Бусбек, как мне показалось, с приближением художника еще больше смутился и поник; он сжался, как сжимается от прикосновения моллюск, стал сер и незаметен и даже склонил голову набок и огляделся, словно в надежде увидеть по соседству другого Бусбека, которому легче перенести внимание, в центре которого оказался он сам. Художник слегка нагнулся, с заслуженной фамильярностью потрепал его по спине, чтобы придать ему храбрости, и произнес: «Дорогой Тео, дорогие друзья!», но дорогой Тео весь поник от этого обращения, а дорогие друзья, ухмыляясь, воззрились на него, чем еще больше смутили маленького человечка, если только это вообще возможно.
— Я не поклонник широковещательных речей, — продолжал художник, и в этом он в порядке исключения не погрешил против истины, да и сейчас остался себе верен, ибо ограничился тем, что припомнил Бусбеку некий вечер в Кёльне тридцатилетней давности; если я правильно его понял, Дитте была в тот вечер больна. Она лежала пусть и не в холодной, как погреб, но в дрянной комнатушке дрянного пансиона, возможно даже, через комнату была протянута веревка для белья, а электрическую лампочку собственноручно вывернула хозяйка.

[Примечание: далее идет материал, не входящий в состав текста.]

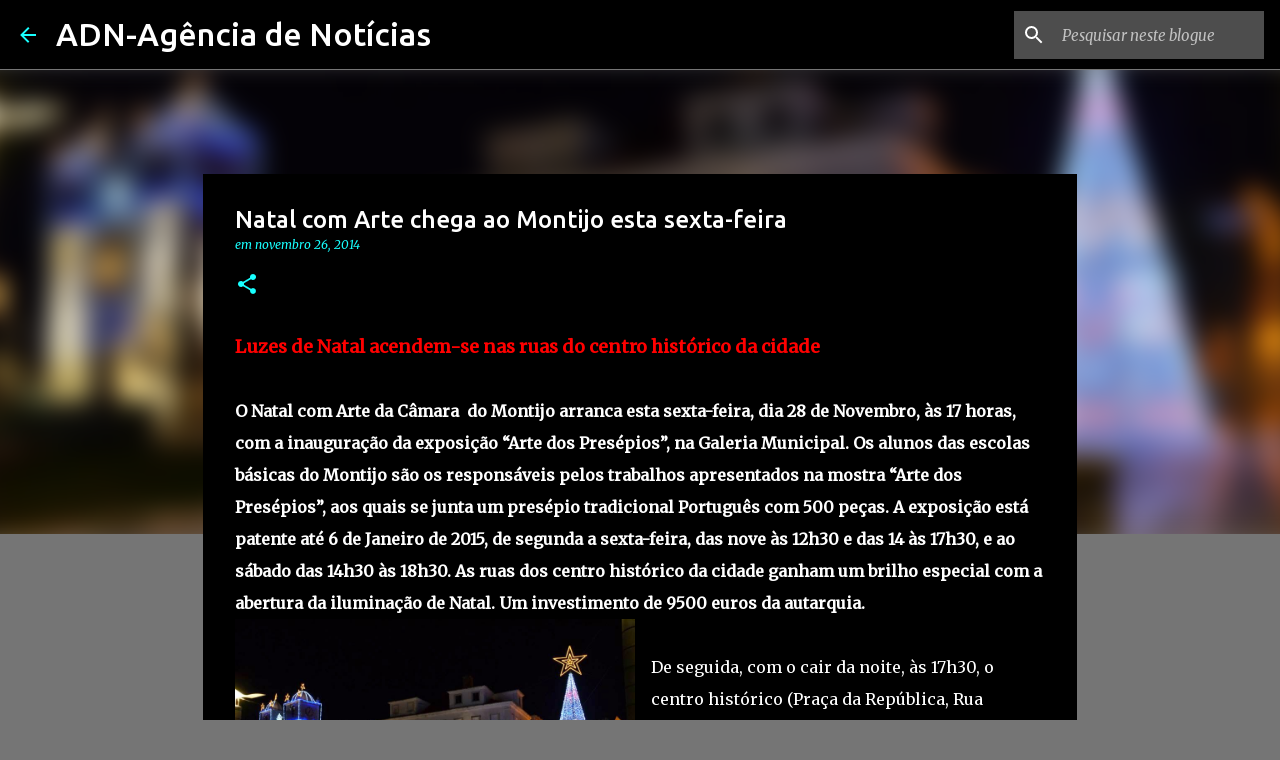

--- FILE ---
content_type: text/html; charset=utf-8
request_url: https://www.google.com/recaptcha/api2/aframe
body_size: 267
content:
<!DOCTYPE HTML><html><head><meta http-equiv="content-type" content="text/html; charset=UTF-8"></head><body><script nonce="UYX4doOeKBOrvddLDl6E4A">/** Anti-fraud and anti-abuse applications only. See google.com/recaptcha */ try{var clients={'sodar':'https://pagead2.googlesyndication.com/pagead/sodar?'};window.addEventListener("message",function(a){try{if(a.source===window.parent){var b=JSON.parse(a.data);var c=clients[b['id']];if(c){var d=document.createElement('img');d.src=c+b['params']+'&rc='+(localStorage.getItem("rc::a")?sessionStorage.getItem("rc::b"):"");window.document.body.appendChild(d);sessionStorage.setItem("rc::e",parseInt(sessionStorage.getItem("rc::e")||0)+1);localStorage.setItem("rc::h",'1768905541399');}}}catch(b){}});window.parent.postMessage("_grecaptcha_ready", "*");}catch(b){}</script></body></html>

Для полного впечатления можно бы прибавить, что за квартиру было много месяцев не плачено. Во всяком случае, Дитте лежала в постели и трудно дышала, а художник, искавший место преподавателя в художественно-ремесленной школе и потерпевший фиаско, мыл занятую у хозяйки посуду, когда доктор Бусбек, с трудом разыскавший их на неосвещенной деревянной лестнице, с неожиданной для мецената робостью спросил, нельзя ли ему поглядеть работы художника. В каковой просьбе ему не отказали. Нечаянного посетителя, как я понимаю, посадили в угол у окна, вручив ему для просмотра несколько альбомов, и так как присутствие его было почти незаметно — как говорится, не видно и не слышно, — то о нем, как я понимаю, чуть ли не забыли, и никто не ждал, что посетитель вдруг подойдет к накрытому клеенкой столу, держа в руках десять листов. Без разговоров отсчитал он на стол четыреста марок золотом и только и спросил, нельзя ли прийти еще. И так как вопрос этот прозвучал скорее как просьба, то художник, по его словам, не решился ему отказать.
Так, стало быть, тоже бывает: и художник не без удовольствия напомнил себе и Бусбеку тот мартовский вечер в Кёльне — он назвал день и число — и, щедро прибегая к причастным оборотам, поблагодарил друга за его благосклонную тридцатилетнюю дружбу.
— А теперь ты с нами в Блеекенварфе, Тео. Мы не забываем того, что ты для нас… В Кёльне, как и в Люцерне и Амстердаме… Вспоминая наши совместные битвы с великим Шальбергом… А потому мы хотели бы сегодня в день твоего шестидесятилетия… Оглядываясь в этом кругу, я вижу полнейшее единодушие. Вот так, Тео!
Кошка встрепенулась и испуганно соскочила с моих колен: все сидевшие за необозримым столом встали и выпили за здоровье доктора Бусбека, причем каждый подносивший ко рту дрожащей рукой прозрачную водку опрокидывал рюмку, словно превозмогая отвращение. С Шумом поставили гости на стол рюмки и снова уселись, обстоятельно шаркая по полу придвигаемыми стульями, тогда как доктор Бусбек, казавшийся сегодня особенно хрупким и юрким, продолжал стоять в крайнем замешательстве, как бы извиняясь за причиненное беспокойство.